Schema description coverage is 100%, with all parameters clearly documented in the input schema (image_source, left, top, right, bottom). The description adds no additional meaning beyond what the schema provides—it doesn't explain coordinate systems, units, or relationships between parameters. Given the high schema coverage, the baseline score of 3 is appropriate as the schema does the heavy lifting.

Input schemas describe structure but not intent. Descriptions should explain non-obvious parameter relationships and valid value ranges.

Purpose2/5

Does the description clearly state what the tool does and how it differs from similar tools?

The description '裁剪图片' (crop image) is a tautology that merely restates the tool name in Chinese without adding any meaningful clarification.
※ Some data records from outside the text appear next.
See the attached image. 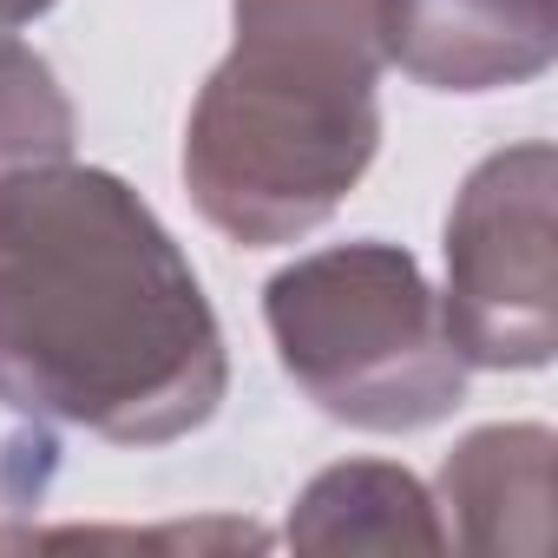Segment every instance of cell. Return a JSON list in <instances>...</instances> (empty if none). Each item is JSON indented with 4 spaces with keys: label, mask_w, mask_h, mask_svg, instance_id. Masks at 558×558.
<instances>
[{
    "label": "cell",
    "mask_w": 558,
    "mask_h": 558,
    "mask_svg": "<svg viewBox=\"0 0 558 558\" xmlns=\"http://www.w3.org/2000/svg\"><path fill=\"white\" fill-rule=\"evenodd\" d=\"M223 388L217 310L125 178L66 158L0 171V408L165 447Z\"/></svg>",
    "instance_id": "cell-1"
},
{
    "label": "cell",
    "mask_w": 558,
    "mask_h": 558,
    "mask_svg": "<svg viewBox=\"0 0 558 558\" xmlns=\"http://www.w3.org/2000/svg\"><path fill=\"white\" fill-rule=\"evenodd\" d=\"M381 0H236V47L184 125L210 230L269 250L336 217L381 145Z\"/></svg>",
    "instance_id": "cell-2"
},
{
    "label": "cell",
    "mask_w": 558,
    "mask_h": 558,
    "mask_svg": "<svg viewBox=\"0 0 558 558\" xmlns=\"http://www.w3.org/2000/svg\"><path fill=\"white\" fill-rule=\"evenodd\" d=\"M263 323L290 381L362 434H414L460 408L466 362L401 243H336L269 276Z\"/></svg>",
    "instance_id": "cell-3"
},
{
    "label": "cell",
    "mask_w": 558,
    "mask_h": 558,
    "mask_svg": "<svg viewBox=\"0 0 558 558\" xmlns=\"http://www.w3.org/2000/svg\"><path fill=\"white\" fill-rule=\"evenodd\" d=\"M558 151H493L447 217V296L440 323L466 368H545L558 349V269H551Z\"/></svg>",
    "instance_id": "cell-4"
},
{
    "label": "cell",
    "mask_w": 558,
    "mask_h": 558,
    "mask_svg": "<svg viewBox=\"0 0 558 558\" xmlns=\"http://www.w3.org/2000/svg\"><path fill=\"white\" fill-rule=\"evenodd\" d=\"M381 47L434 93L525 86L558 53V0H381Z\"/></svg>",
    "instance_id": "cell-5"
},
{
    "label": "cell",
    "mask_w": 558,
    "mask_h": 558,
    "mask_svg": "<svg viewBox=\"0 0 558 558\" xmlns=\"http://www.w3.org/2000/svg\"><path fill=\"white\" fill-rule=\"evenodd\" d=\"M447 545L460 551H525L551 545V434L545 427H480L440 466Z\"/></svg>",
    "instance_id": "cell-6"
},
{
    "label": "cell",
    "mask_w": 558,
    "mask_h": 558,
    "mask_svg": "<svg viewBox=\"0 0 558 558\" xmlns=\"http://www.w3.org/2000/svg\"><path fill=\"white\" fill-rule=\"evenodd\" d=\"M296 551H447L434 499L388 460H349L303 486L290 512Z\"/></svg>",
    "instance_id": "cell-7"
},
{
    "label": "cell",
    "mask_w": 558,
    "mask_h": 558,
    "mask_svg": "<svg viewBox=\"0 0 558 558\" xmlns=\"http://www.w3.org/2000/svg\"><path fill=\"white\" fill-rule=\"evenodd\" d=\"M73 151V106L40 53L0 34V171L66 158Z\"/></svg>",
    "instance_id": "cell-8"
},
{
    "label": "cell",
    "mask_w": 558,
    "mask_h": 558,
    "mask_svg": "<svg viewBox=\"0 0 558 558\" xmlns=\"http://www.w3.org/2000/svg\"><path fill=\"white\" fill-rule=\"evenodd\" d=\"M47 8H53V0H0V34H21V27H34Z\"/></svg>",
    "instance_id": "cell-9"
}]
</instances>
It doesn't specify what resource is being cropped (images), what the output is, or how it differs from sibling tools like 'resize_image' or 'create_thumbnail_grid'. The purpose is implied but not explicitly stated beyond the name.

Agents choose between tools based on descriptions. A clear purpose with a specific verb and resource helps agents select the right tool.

Usage Guidelines1/5

Does the description explain when to use this tool, when not to, or what alternatives exist?

The description provides no guidance on when to use this tool versus alternatives. There are many sibling tools for image manipulation (e.g., resize_image, rotate_image, apply_crop might be implied but not listed), but the description offers no context, prerequisites, or comparisons. It's completely silent on usage scenarios.

Agents often have multiple tools that could apply. Explicit usage guidance like "use X instead of Y when Z" prevents misuse.